● DOCUMENT EXCERPT:
::::
Policy as Code—Security at Sesame

Scott Surette
Sesame Engineering
Published in
4 min readAug 27, 2021

Sesame’s website and infrastructure is used by a wide-range of people including patients, doctors, providers, and even our own internal support team. All of these have different use cases and require access to different and distinct areas of our application.

Role-based authorization is a common paradigm in web applications. Historically, it’s been implemented using roles defined in a SQL database which are then validated by the code. Tools like Hibernate and Spring Security have made this a lot friendlier, but their design still has a couple issues:

  1. Scalability: Having authentication handling within service code is fine if you only have a few services, but this quickly becomes a headache as you scale to tens, hundreds, or maybe even thousands of microservices. At Sesame we’re now up to ~60 microservices, and always adding more!
  2. Maintainability: As your application grows, you’re likely to end up with microservices written in different languages or running on different technologies. Having to maintain separate authorization mechanisms for each technology is annoying at best, and can lead to security flaws at worst. Spring Security might work great for your Java services, but you’d need to write something home-grown for any services written in another language.

OPA

Open Policy Agent is a tool that unifies authorization handling across different technologies. Abstracting the policy enforcement layer away from the services themselves takes care of the scalability and maintainability issues and then some. Policies in OPA are defined using Rego, which is a high-level declarative language that makes it simple to define exactly who is allowed to access which resources of a given service.

Here’s an example of a policy that defines who can access an accounting endpoint — the user must be logged in as a valid owner or admin, and we also validate the account UUID within the URL. How this works in the background is that OPA is deployed as a sidecar container along with our authentication service where we write these policy definitions. When a request comes in via our API gateway, it goes through our authentication service, which can then query OPA locally via HTTP to get a decision on whether to allow that request. Since OPA is running on the same host as our service, policy decisions can be made very quickly.
::::
● EXERCISES:
- A) Answer these questions from the post on Policy as Code:
(i) About how many microservices does Sesame now have?
(ii) In what language are policies in OPA defined?
(iii) How is OPA deployed alongside the authentication service?
- B) List every group of people that the post on Policy as Code says uses Sesame's website and infrastructure.
- C) Reproduce the post on Policy as Code from "Open Policy Agent" up to and including "a given service.".
::::
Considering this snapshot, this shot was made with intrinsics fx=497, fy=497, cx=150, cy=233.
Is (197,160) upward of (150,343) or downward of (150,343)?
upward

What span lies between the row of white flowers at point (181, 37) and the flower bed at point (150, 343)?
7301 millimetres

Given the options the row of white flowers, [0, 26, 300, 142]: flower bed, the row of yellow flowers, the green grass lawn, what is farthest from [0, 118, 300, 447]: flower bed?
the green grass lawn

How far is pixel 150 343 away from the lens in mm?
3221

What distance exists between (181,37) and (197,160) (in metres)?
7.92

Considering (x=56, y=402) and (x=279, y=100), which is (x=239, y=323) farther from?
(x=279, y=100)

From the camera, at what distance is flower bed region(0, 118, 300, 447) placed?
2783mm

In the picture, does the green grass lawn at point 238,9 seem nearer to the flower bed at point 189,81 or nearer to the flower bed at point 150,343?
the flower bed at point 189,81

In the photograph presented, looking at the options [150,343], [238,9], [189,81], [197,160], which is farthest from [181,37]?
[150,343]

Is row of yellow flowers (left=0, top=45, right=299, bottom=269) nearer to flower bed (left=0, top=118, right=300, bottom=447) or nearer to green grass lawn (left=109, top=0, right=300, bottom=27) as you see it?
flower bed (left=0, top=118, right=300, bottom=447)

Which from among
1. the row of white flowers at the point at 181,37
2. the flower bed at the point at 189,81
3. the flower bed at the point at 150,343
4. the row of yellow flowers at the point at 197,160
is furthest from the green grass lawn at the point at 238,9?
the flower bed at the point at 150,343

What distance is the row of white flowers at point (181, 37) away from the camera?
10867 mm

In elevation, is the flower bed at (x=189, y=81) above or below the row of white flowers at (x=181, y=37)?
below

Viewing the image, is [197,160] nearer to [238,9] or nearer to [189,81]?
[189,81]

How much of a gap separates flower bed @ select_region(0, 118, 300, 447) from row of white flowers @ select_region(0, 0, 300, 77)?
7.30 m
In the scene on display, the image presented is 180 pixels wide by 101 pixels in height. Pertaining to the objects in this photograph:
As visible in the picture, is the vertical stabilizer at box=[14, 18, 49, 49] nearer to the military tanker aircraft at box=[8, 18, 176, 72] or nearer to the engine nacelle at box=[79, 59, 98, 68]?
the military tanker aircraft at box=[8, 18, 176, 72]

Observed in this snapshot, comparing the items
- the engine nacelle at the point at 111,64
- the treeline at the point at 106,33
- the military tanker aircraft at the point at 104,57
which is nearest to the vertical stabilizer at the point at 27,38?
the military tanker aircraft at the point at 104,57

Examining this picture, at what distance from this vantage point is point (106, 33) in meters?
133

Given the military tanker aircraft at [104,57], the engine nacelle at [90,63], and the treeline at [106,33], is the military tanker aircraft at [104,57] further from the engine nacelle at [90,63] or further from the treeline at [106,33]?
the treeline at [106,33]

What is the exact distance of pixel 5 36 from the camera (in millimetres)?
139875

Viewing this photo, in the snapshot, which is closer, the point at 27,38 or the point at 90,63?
::::
● ANSWER SECTION:
- A)
(i) About 60 (~60 microservices).
(ii) Rego.
(iii) As a sidecar container.

- B) patients, doctors, providers, Sesame's internal support team

- C)
Open Policy Agent is a tool that unifies authorization handling across different technologies. Abstracting the policy enforcement layer away from the services themselves takes care of the scalability and maintainability issues and then some. Policies in OPA are defined using Rego, which is a high-level declarative language that makes it simple to define exactly who is allowed to access which resources of a given service.